Home Prices Rose Up to 36% in the Hudson Valley Last Year

In Brief – The median sales price of a home skyrocketed in the Hudson Valley during the COVID-19 pandemic.

A new report from Hudson Valley Pattern for Progress quantifies how the migration of downstate residents fleeing the contagious confines of New York City has impacted the housing market.

Sullivan County saw the median sales price for a home jump the most in the Hudson Valley: 36.8 percent, from $142,500 in 2019 to $195,000 in 2020, according to the report.

Just behind was Columbia County, which saw its median sales price rise 25.7 percent, from $257,000 to $323,000.

Real estate agents in Columbia County, which includes the City of Hudson and Chatham, described intense bidding wars over properties and a “pandemic premium” of 20 percent on rentals.

READ: Columbia County’s Housing Market Goes Ballistic.

In Greene County, the median sales price rise rose 23.1 percent, and the sales price rose 16.5 percent in Orange County.

home prices hudson valley

From Hudson Valley Pattern for Progress’ 2020 Regional Housing Report

The buying frenzy was also indicated in low inventory on the housing market.

Housing inventory is expressed in the number of months the current market would reduce the supply of housing to zero. The real estate industry considers 6 months of housing inventory a “balanced supply,” according to the report. Anything below this is a “Buyer’s Market,” resulting in upward pressure on prices.

Of the nine counties in the Hudson Valley, eight had less than six months of housing inventory. The housing inventory also dropped by more than half in six counties: Columbia, where it went from 11.3 months to 5 months; Greene, where it went from 9.5 months to 4.7 months; Orange, where it went from 5 months to 2.4 months; Putnam, where it went from 5.8 months to 2.5 months; Rockland, where it went from 5 to 2.4 months; and Sullivan, where it went from 15.1 to 7.7 months.

“The inventory of homes is severely low and does not bode well for pricing,” Hudson Valley Pattern for Progress Vice-President Joseph Czajka wrote in an email, “…meaning affordability is very difficult to achieve.”

The rush of downstate residents has also put tremendous pressure on the rental market, which had been dealing with rising prices for years. New York’s Eviction Moratorium has attempted to stop displacement during the pandemic for public health reasons – with limited success – but mass evictions are feared when the moratorium runs our May 1.

READ: New York Banned Evictions. The Housing Crisis Got Worse.

Though COVID-19 reached its peak in New York City last April, the report suggests downstaters are here to stay as offices in NYC remain closed, with employees working remotely, many of them from the Hudson Valley.

**TASK LIST**
1 > Copy the passage of the article on Hudson Valley home prices that begins at "Sullivan County saw" and ends at "2020, according to the report.".
2 > In the article on Hudson Valley home prices, how many months of housing inventory does the real estate industry consider a "balanced supply"?

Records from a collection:
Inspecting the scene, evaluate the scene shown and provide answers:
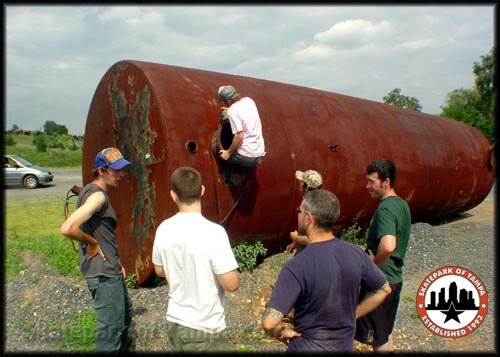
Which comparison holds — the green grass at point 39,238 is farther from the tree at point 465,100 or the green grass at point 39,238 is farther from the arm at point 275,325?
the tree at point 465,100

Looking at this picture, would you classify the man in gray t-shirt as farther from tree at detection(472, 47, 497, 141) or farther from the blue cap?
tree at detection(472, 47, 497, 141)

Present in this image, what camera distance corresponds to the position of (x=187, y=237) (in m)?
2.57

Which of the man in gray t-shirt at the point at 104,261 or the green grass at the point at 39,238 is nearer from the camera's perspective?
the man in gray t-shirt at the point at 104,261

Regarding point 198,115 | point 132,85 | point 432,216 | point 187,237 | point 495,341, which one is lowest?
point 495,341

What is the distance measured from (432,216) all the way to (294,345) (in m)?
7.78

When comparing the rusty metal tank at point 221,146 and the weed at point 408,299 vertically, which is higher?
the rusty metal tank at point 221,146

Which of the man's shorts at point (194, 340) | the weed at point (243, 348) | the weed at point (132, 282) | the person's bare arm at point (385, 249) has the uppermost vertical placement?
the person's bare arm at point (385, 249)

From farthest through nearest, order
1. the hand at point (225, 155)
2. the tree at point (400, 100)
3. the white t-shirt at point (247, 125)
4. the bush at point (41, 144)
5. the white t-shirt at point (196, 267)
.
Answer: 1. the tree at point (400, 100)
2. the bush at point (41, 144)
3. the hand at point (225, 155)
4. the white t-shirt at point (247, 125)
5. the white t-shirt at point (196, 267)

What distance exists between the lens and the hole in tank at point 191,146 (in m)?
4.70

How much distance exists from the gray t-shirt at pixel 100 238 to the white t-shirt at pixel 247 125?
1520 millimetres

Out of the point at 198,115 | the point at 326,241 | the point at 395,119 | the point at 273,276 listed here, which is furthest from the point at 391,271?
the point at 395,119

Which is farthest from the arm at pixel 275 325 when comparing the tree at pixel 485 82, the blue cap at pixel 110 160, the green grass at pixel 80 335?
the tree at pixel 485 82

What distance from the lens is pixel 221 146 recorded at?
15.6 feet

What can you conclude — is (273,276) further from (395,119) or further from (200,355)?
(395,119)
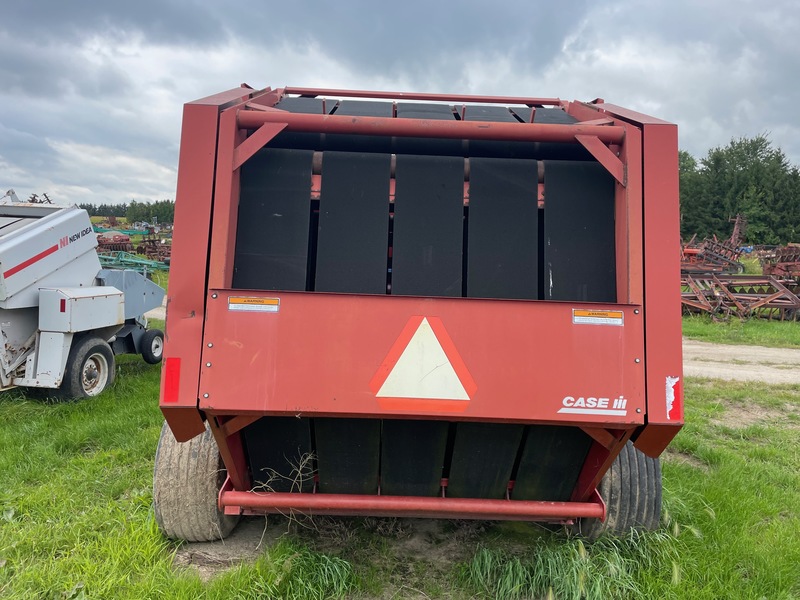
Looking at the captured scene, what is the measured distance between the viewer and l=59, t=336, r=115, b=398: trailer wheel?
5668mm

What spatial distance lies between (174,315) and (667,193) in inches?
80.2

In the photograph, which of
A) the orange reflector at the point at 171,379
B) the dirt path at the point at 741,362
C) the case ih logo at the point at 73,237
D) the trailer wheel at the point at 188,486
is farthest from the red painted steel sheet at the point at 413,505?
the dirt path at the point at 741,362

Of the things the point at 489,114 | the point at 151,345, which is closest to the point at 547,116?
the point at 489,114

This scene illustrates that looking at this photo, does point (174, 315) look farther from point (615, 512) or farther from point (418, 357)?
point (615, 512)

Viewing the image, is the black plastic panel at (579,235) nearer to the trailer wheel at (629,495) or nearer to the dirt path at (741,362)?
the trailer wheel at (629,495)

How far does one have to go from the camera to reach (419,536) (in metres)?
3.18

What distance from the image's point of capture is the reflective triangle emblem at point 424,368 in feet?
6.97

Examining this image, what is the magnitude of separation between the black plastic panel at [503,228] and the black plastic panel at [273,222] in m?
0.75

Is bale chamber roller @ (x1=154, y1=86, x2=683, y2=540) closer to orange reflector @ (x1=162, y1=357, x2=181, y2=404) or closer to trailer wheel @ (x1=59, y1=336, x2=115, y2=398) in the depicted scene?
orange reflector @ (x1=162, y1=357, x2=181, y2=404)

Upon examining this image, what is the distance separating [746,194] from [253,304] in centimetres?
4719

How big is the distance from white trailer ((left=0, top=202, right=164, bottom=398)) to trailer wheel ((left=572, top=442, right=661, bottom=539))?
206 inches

**SOLUTIONS TO THE EXERCISE**
1 >
Sullivan County saw the median sales price for a home jump the most in the Hudson Valley: 36.8 percent, from $142,500 in 2019 to $195,000 in 2020, according to the report.

2 > Six months.